*TASK BRIEF:*
The required result is the exact run of lines beginning at the one containing "Is pixel 145" and ending at the last line of the entries.

Stored items:
(begin)
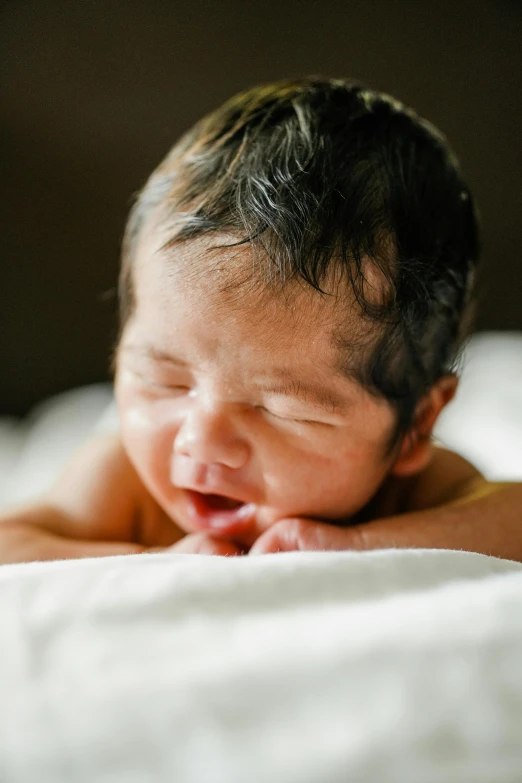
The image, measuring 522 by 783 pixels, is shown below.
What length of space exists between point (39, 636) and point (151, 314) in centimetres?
38

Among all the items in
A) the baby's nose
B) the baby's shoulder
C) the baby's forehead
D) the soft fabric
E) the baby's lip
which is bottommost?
the soft fabric

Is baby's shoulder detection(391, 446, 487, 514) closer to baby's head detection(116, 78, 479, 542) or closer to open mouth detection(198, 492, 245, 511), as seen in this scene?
baby's head detection(116, 78, 479, 542)

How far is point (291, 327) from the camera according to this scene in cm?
67

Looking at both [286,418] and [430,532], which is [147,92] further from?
[430,532]

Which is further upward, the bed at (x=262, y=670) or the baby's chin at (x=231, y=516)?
the bed at (x=262, y=670)

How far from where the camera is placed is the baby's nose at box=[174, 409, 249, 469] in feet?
2.24

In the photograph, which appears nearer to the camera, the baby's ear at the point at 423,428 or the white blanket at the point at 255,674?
the white blanket at the point at 255,674

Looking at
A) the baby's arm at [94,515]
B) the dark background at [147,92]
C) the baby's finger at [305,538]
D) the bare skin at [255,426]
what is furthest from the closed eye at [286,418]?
the dark background at [147,92]

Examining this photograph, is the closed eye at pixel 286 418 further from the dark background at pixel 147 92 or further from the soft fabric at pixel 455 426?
the dark background at pixel 147 92

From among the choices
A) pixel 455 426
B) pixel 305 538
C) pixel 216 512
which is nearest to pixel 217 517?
pixel 216 512

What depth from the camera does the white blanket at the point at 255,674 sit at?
0.38 m

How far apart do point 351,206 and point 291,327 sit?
14 cm

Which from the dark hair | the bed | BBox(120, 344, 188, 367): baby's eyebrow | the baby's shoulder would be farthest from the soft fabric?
the bed

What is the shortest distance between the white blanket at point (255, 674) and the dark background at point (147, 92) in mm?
1328
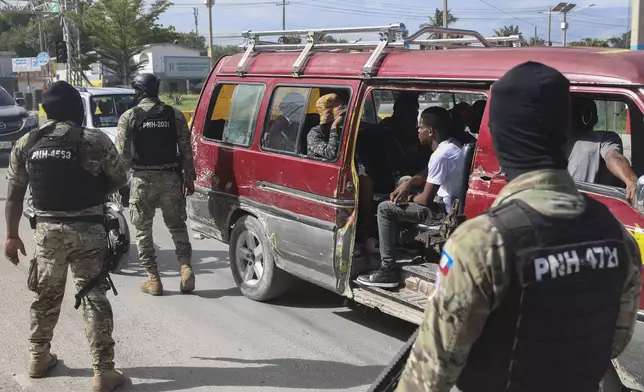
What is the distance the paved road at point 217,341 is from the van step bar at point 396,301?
1.21 ft

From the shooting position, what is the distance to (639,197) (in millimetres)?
3162

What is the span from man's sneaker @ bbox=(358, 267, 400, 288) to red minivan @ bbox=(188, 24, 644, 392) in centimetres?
6

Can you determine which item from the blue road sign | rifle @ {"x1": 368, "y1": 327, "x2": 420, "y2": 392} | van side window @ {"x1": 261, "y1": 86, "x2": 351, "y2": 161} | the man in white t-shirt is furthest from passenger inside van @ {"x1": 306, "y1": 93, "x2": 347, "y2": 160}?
the blue road sign

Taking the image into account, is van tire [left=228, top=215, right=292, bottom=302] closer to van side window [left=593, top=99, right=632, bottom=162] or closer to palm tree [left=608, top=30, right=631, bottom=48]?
van side window [left=593, top=99, right=632, bottom=162]

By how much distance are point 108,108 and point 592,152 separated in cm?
1037

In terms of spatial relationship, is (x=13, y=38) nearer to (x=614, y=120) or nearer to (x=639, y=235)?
(x=614, y=120)

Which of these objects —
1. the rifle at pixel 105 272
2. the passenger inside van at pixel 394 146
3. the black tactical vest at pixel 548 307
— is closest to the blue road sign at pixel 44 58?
the passenger inside van at pixel 394 146

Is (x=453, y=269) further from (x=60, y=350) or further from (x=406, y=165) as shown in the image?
(x=406, y=165)

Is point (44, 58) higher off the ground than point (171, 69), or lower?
lower

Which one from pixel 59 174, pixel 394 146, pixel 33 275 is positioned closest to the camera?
pixel 59 174

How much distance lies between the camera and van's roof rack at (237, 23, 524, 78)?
4.73 metres

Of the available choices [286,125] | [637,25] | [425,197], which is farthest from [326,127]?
[637,25]

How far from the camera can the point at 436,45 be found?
5.53 metres

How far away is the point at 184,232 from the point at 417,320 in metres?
2.72
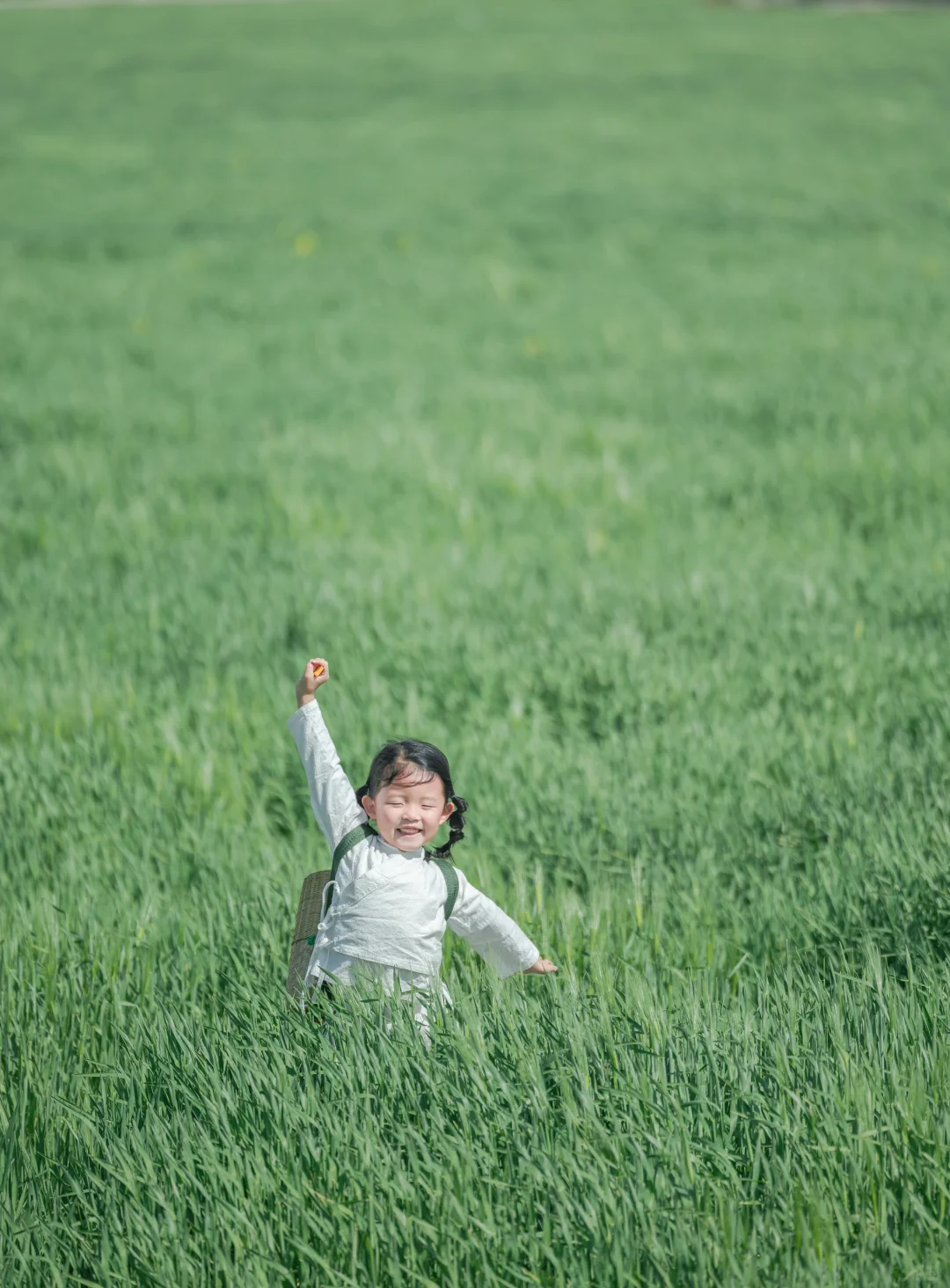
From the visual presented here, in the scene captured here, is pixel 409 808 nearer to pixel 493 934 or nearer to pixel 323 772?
pixel 323 772

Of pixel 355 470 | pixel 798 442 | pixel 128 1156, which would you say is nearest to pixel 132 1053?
pixel 128 1156

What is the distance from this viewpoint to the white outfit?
2051 millimetres

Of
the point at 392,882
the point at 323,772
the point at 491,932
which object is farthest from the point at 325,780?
the point at 491,932

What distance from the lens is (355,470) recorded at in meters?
5.59

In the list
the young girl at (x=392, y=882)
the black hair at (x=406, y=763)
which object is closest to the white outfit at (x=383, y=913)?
the young girl at (x=392, y=882)

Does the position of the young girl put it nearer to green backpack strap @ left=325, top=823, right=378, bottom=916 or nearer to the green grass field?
green backpack strap @ left=325, top=823, right=378, bottom=916

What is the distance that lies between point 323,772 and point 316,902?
240mm

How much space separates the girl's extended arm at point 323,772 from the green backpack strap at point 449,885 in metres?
0.18

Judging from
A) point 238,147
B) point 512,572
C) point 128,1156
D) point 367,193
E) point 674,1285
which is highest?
point 238,147

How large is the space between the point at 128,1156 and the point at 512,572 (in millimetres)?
2936

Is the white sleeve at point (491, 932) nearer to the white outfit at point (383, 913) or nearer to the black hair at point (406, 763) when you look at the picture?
the white outfit at point (383, 913)

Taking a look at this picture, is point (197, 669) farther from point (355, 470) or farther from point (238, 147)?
point (238, 147)

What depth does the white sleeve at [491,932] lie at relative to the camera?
6.97 ft

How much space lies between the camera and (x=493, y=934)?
216 cm
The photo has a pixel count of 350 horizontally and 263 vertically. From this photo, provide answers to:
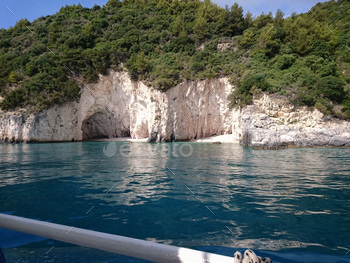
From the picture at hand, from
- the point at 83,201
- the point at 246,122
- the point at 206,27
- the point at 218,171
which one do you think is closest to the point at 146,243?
the point at 83,201

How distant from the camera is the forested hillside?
30266 millimetres

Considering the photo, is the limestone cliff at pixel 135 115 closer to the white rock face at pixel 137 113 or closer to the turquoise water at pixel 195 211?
the white rock face at pixel 137 113

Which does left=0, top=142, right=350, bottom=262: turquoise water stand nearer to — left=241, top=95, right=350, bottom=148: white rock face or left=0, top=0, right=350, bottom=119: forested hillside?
left=241, top=95, right=350, bottom=148: white rock face

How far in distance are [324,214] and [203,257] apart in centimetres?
403

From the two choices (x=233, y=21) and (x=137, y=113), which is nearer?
(x=137, y=113)

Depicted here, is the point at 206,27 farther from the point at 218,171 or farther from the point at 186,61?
the point at 218,171

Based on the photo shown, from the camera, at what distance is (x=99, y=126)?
46.0 meters

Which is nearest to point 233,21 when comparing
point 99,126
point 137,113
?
point 137,113

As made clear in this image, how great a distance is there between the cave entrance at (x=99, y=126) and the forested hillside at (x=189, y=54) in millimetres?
6266

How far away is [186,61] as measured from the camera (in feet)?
133

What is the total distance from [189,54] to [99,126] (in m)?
22.7

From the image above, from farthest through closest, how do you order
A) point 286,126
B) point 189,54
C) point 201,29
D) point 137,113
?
point 201,29
point 189,54
point 137,113
point 286,126

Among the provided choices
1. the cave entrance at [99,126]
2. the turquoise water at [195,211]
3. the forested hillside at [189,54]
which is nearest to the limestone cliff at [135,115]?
the cave entrance at [99,126]

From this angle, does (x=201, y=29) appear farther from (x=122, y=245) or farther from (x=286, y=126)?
(x=122, y=245)
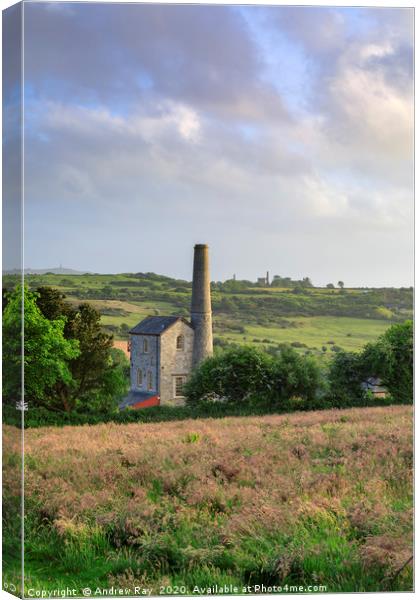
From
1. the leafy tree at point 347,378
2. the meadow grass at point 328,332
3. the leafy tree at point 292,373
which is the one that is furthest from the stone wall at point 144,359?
the leafy tree at point 347,378

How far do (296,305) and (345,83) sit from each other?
91.6 inches

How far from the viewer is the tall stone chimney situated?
35.0 ft

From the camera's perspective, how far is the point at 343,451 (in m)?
11.6

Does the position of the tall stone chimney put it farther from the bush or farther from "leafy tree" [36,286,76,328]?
"leafy tree" [36,286,76,328]

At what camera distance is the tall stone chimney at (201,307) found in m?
10.7

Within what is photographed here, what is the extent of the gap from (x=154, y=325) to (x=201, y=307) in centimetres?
51

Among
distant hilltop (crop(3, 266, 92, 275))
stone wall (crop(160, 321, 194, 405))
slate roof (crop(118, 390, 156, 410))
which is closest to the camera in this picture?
distant hilltop (crop(3, 266, 92, 275))

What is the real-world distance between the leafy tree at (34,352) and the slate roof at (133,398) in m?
0.57

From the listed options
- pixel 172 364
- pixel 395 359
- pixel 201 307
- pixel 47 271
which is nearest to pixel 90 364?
pixel 172 364

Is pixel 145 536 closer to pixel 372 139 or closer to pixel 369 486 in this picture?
pixel 369 486

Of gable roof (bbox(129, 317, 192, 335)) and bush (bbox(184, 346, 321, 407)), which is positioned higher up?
gable roof (bbox(129, 317, 192, 335))

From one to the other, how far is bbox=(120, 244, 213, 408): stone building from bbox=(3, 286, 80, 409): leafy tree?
2.12 ft

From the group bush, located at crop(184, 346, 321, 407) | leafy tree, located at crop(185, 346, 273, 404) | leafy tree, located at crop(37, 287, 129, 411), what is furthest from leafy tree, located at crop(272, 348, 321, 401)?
leafy tree, located at crop(37, 287, 129, 411)

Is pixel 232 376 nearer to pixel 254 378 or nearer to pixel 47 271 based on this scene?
pixel 254 378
(end)
*RESULT OF THIS TASK:*
Is pixel 145 536 closer to pixel 372 139 or closer to pixel 369 486 in this picture?
pixel 369 486

Of gable roof (bbox(129, 317, 192, 335)) and bush (bbox(184, 346, 321, 407)), which is positioned higher up?
gable roof (bbox(129, 317, 192, 335))

From one to the other, how far is bbox=(120, 244, 213, 408): stone building from bbox=(3, 286, 80, 409): leafy tree?
2.12 ft

From the group bush, located at crop(184, 346, 321, 407) | leafy tree, located at crop(185, 346, 273, 404) | leafy tree, located at crop(37, 287, 129, 411), what is furthest from leafy tree, located at crop(272, 348, 321, 401)?
leafy tree, located at crop(37, 287, 129, 411)

Is pixel 232 376 nearer to pixel 254 378 or nearer to pixel 47 271 based on this scene?
pixel 254 378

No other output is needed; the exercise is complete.